I’m going to be part of a seminar at the Watershed Media Centre in Bristol on the 6th of October which is one of a series of events programmed to mark the centenary of Marshall McLuhan’s birth. The panel I’m part of will be discussing the phenomena of ‘walled gardens in the global village,’ with the panel description being:
McLuhan’s sense of the Global Village was not as a Utopian place, but an increasingly tribal site of conflicts. Web 2.0 raises the fundamental issue of ‘walled gardens’, areas of segregation for commercial purposes (e.g. Facebook and iTunes). This panel debates the phenomenon of the walled garden and how other ‘plants’ may subsist or not in the digital world.

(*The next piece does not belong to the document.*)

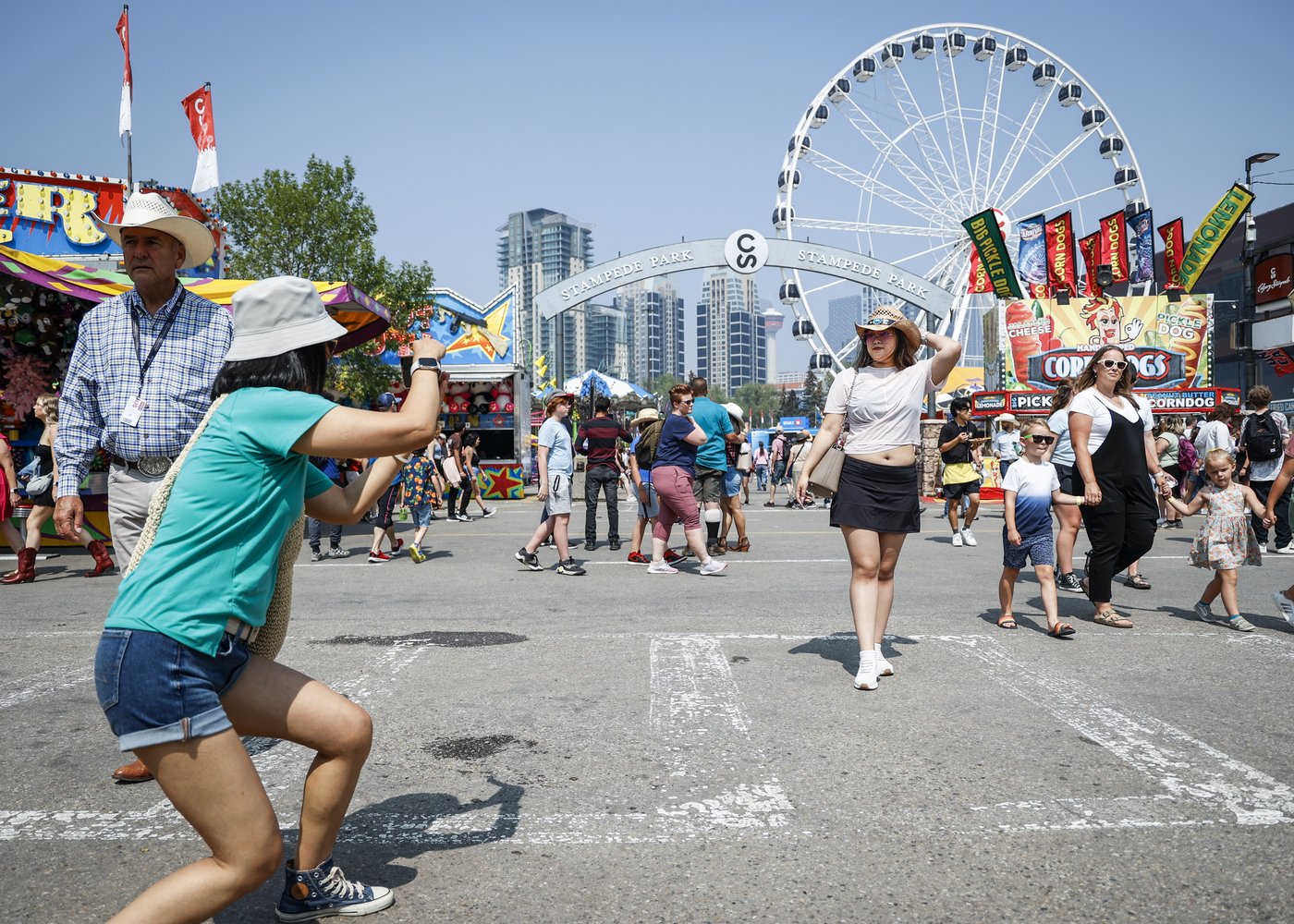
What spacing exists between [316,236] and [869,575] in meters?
26.7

In addition to the live events, the Watershed has created a website which has some interviews with some contemporary theorists who engage with the legacy of McLuhan’s ideas along with a piece I’ve written titled ‘Technological Determinism and Neuroplasticity,’ which looks at ways that current evidence from cognitive science reflects on the debates between McLuhan and Raymond Williams about technological determinism in media studies.
Now there’s a piece of synchronicity.
Just listening to talk about the Graun now Face-sucking wi da Book and the ongoing debate about what they call sharing.
For all those millions blithely entering the panoptikon there will be millions more who see that for what it is and thus exclude themselves from zuckerberg’s walled garden. Then there’s the Twitter compound, the blogging compound, and so on and on.
All this seems a process more divisive than cooperative.